**Given exercise 1:**
List every field declared inside struct rcu_data in the RCU implementation passage.
**Given exercise 2:**
Proceed with the RCU implementation passage, starting right after its final line.

**Provided passage:**
[Start]

Quick Quiz 5: Why the use of for_each_cpu() rather than (say)
        for_each_online_cpu() in _synchronize_kernel() in
        implementation #4?

Quick Quiz 6: Why aren't there write-side contention problems
        in implementation #4?


------------------------------------------------------------------------

5. Scalability -and- Realtime Response.

The trick here is to keep track of the CPU that did the rcu_read_lock()
in the task structure.  If there is a preemption, there will be some
slight inefficiency, but the correct lock will be released, preserving
correctness.

        #define GRACE_PERIODS_PER_SEC 10

        struct rcu_data {
                rwlock          lock;
                long            batch;
                struct rcu_head *waitlist;
                struct rcu_head **waittail;
                struct rcu_head *donelist;
                struct rcu_head **donetail;
        };
        struct rcu_ctrlblk {
                long            batch;
        };
        DECLARE_PER_CPU(struct rcu_data, rcu_data);
        struct rcu_ctrlblk rcu_ctrlblk = {
                .batch = 0,
        };

        void
        rcu_read_lock(void)
        {
                preempt_disable();
                if (current->rcu_read_lock_nesting++ == 0) {
                        current->rcu_read_lock_ptr =
                                &__get_cpu_var(rcu_data).lock;
                        read_lock(current->rcu_read_lock_ptr);
                }
                preempt_enable();
        }

        void
        rcu_read_unlock(void)
        {
                preempt_disable();
                if (--current->rcu_read_lock_nesting == 0) {
                        read_unlock(current->rcu_read_lock_ptr);
                }
                preempt_enable();
        }

        void
        _synchronize_kernel(void)
        {
                int cpu;

                for_each_cpu(cpu) {
                        write_lock(&per_cpu(rcu_data, cpu).lock);
                }
                rcu_ctrlblk.batch++;
                for_each_cpu(cpu) {
                        write_unlock(&per_cpu(rcu_data, cpu).lock);
                }
        }

        void
        synchronize_kernel(void)
        {
                long oldbatch;

                smp_mb();
                oldbatch = rcu_ctrlblk.batch;
                schedule_timeout(HZ/GRACE_PERIODS_PER_SEC);
                if (rcu_ctrlblk.batch == oldbatch) {
                        _synchronize_kernel();
                }
        }

        void
        call_rcu(struct rcu_head *head,
                 void (*func)(struct rcu_head *rcu))

[End]

**Provided information:**
[Start]

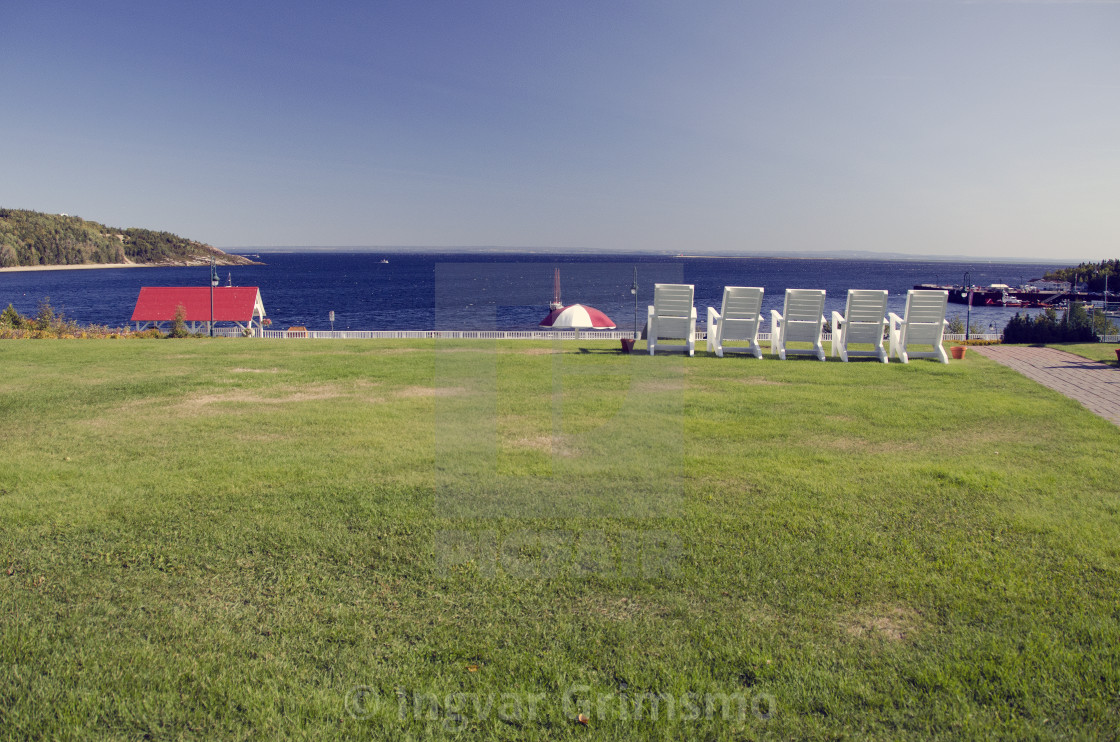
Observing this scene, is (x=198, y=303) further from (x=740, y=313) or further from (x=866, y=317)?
(x=866, y=317)

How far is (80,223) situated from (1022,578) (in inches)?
8716

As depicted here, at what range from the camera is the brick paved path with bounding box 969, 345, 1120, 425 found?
25.9 ft

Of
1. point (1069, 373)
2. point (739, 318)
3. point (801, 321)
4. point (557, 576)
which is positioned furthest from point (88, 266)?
point (557, 576)

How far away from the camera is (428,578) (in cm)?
356

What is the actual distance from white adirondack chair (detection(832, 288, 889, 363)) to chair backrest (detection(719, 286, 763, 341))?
142cm

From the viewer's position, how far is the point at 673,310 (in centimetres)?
1231

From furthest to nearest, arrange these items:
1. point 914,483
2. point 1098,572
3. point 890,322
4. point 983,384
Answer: point 890,322 < point 983,384 < point 914,483 < point 1098,572

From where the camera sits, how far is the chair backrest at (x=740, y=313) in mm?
12062

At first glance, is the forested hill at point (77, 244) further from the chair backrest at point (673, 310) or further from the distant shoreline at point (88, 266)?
the chair backrest at point (673, 310)

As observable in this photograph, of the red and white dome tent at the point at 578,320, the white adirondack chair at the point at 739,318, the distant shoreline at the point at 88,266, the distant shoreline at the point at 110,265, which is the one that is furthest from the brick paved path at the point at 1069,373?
the distant shoreline at the point at 88,266

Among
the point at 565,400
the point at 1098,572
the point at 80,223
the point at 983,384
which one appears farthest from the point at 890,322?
the point at 80,223

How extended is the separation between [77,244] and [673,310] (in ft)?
649

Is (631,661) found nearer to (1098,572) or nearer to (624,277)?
(1098,572)

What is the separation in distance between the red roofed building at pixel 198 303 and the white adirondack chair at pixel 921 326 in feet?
86.0
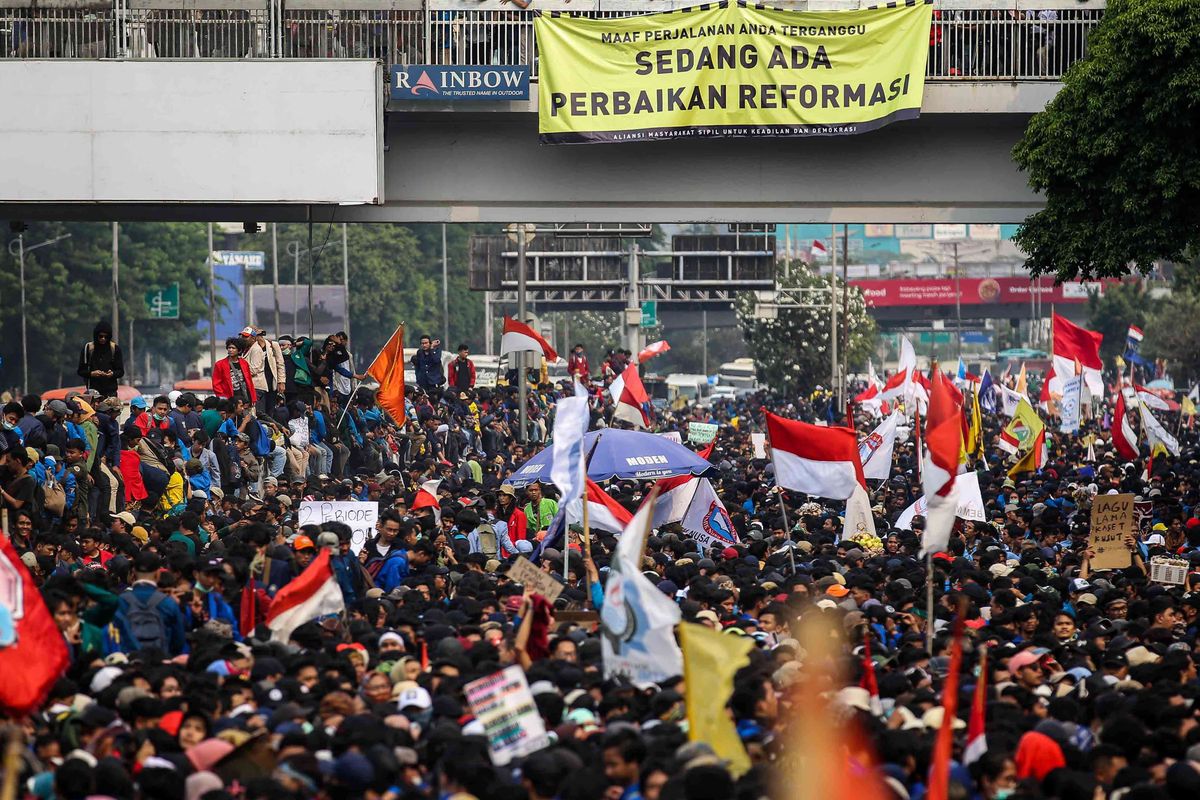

[End]

**Exercise output 1:**
lock, batch, waitlist, waittail, donelist, donetail

**Exercise output 2:**
        {
                unsigned long flags;
                struct rcu_data *rdp;

                head->func = func;
                head->next = NULL;
                local_irq_save(flags);
                rcu_advance_callbacks();
                rdp = &__get_cpu_var(rcu_data);
                *rdp->waittail = head;
                rdp->nexttail = &head->next;
                local_irq_restore(flags);
        }

        void rcu_advance_callbacks(void)
        {
                unsigned long flags;
                struct rcu_data *rdp;

                local_irq_save(flags);  /* allow invocation from OOM handler. */
                rdp = &__get_cpu_var(rcu_data);
                smp_mb(); /* prevent sampling batch # before list removal. */
                if (rdp->batch != rcu_ctrlblk.batch) {
                        *rdp->donetail = rdp->waitlist;
                        rdp->donetail = rdp->waittail;
                        rdp->waitlist = NULL;
                        rdp->waittail = &rdp->waitlist;
                        rdp->batch = rcu_ctrlblk.batch;
                }
                local_irq_restore(flags);
        }

        void rcu_process_callbacks(void)
        {
                unsigned long flags;
                struct rcu_head *next, *list;
                struct rcu_data *rdp;

                local_irq_save(flags);
                rdp = &__get_cpu_var(rcu_data);
                list = rdp->donelist;
                if (list == NULL) {
                        local_irq_restore(flags);
                        return;
                }
                rdp->donelist = NULL;
                rdp->donetail = &rdp->waitlist;
                local_irq_restore(flags);
                while (list) {
                        next = list->next;
                        list->func(list);
                        list = next;
                }
        }

        /*
         * Note: rcu_dereference() and rcu_assign_pointer() unchanged
         * from current in-tree implementation.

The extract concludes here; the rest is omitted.